◆ WHAT YOU SHOULD DO ◆
Reproduce word for word the lines from the beginning of the entries to the line with "Осеннее солнце, парк", both included, but none of the pictures.
DATA Block Start
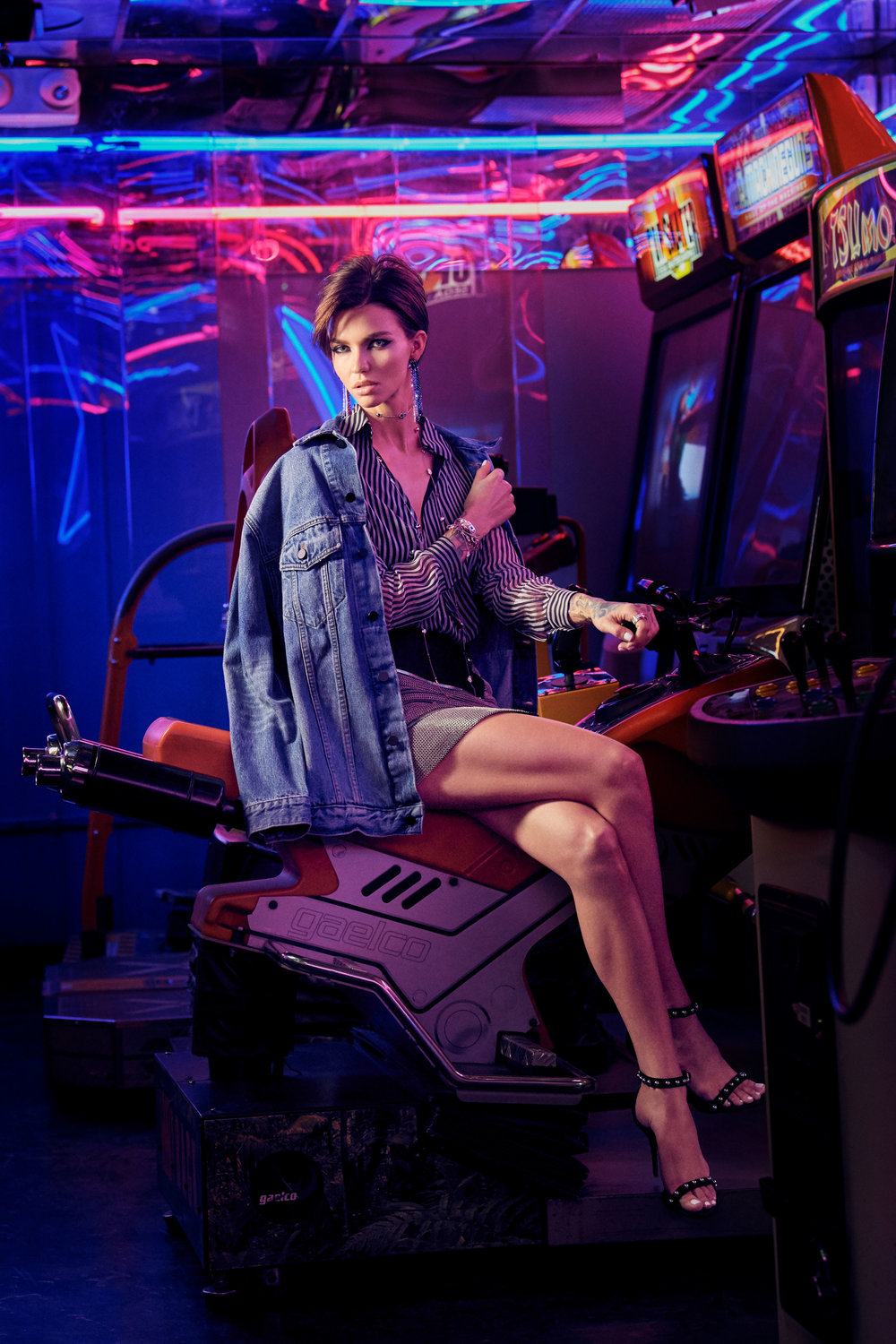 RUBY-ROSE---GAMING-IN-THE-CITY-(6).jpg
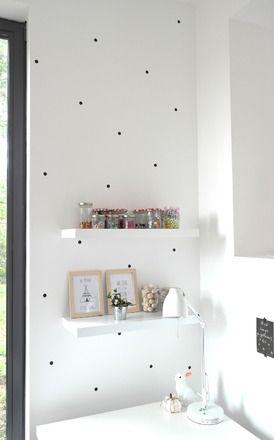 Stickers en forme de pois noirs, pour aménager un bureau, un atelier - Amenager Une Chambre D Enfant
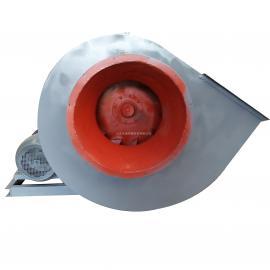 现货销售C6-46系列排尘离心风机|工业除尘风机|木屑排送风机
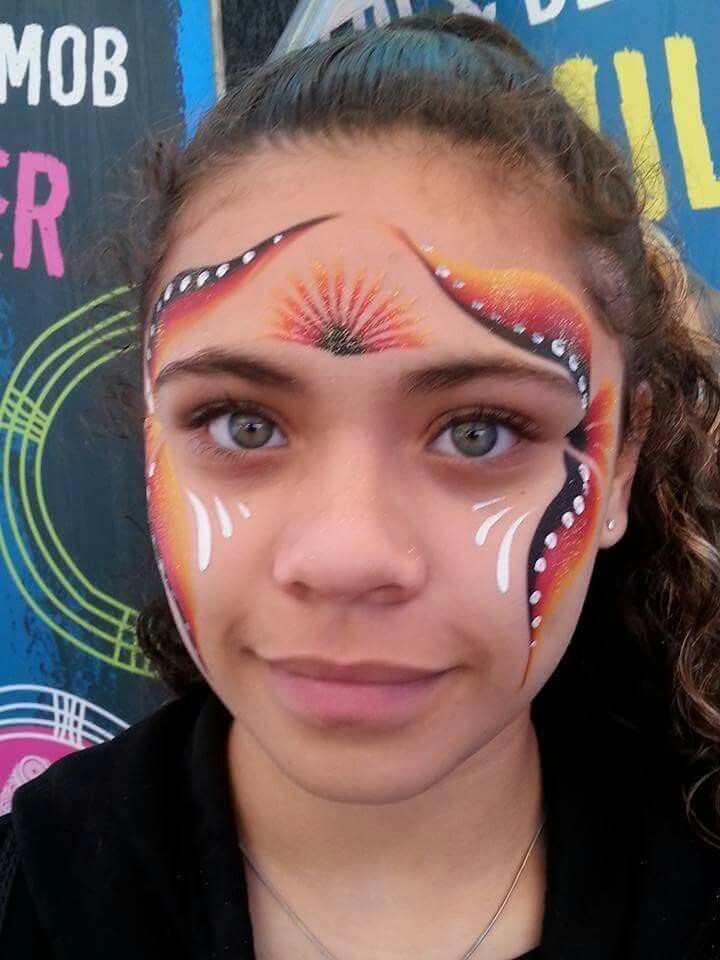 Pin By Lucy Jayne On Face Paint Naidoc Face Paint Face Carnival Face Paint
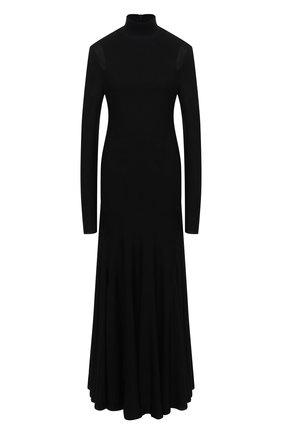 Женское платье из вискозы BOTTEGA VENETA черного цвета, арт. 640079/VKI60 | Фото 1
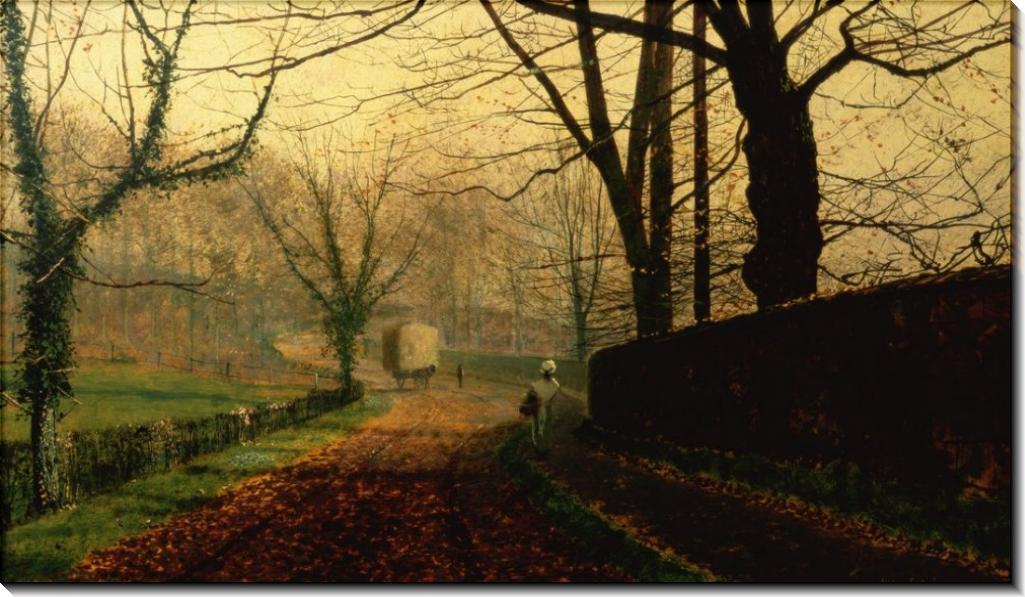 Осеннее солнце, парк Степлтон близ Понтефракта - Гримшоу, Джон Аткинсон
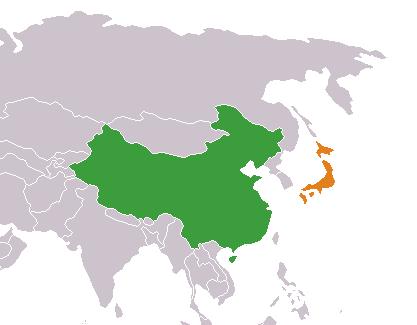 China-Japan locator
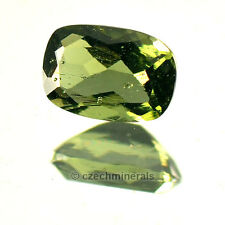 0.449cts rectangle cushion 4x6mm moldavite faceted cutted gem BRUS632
DATA Block End
◆ EXPECTED ANSWER ◆
 RUBY-ROSE---GAMING-IN-THE-CITY-(6).jpg
 Stickers en forme de pois noirs, pour aménager un bureau, un atelier - Amenager Une Chambre D Enfant
 现货销售C6-46系列排尘离心风机|工业除尘风机|木屑排送风机
 Pin By Lucy Jayne On Face Paint Naidoc Face Paint Face Carnival Face Paint
 Женское платье из вискозы BOTTEGA VENETA черного цвета, арт. 640079/VKI60 | Фото 1
 Осеннее солнце, парк Степлтон близ Понтефракта - Гримшоу, Джон Аткинсон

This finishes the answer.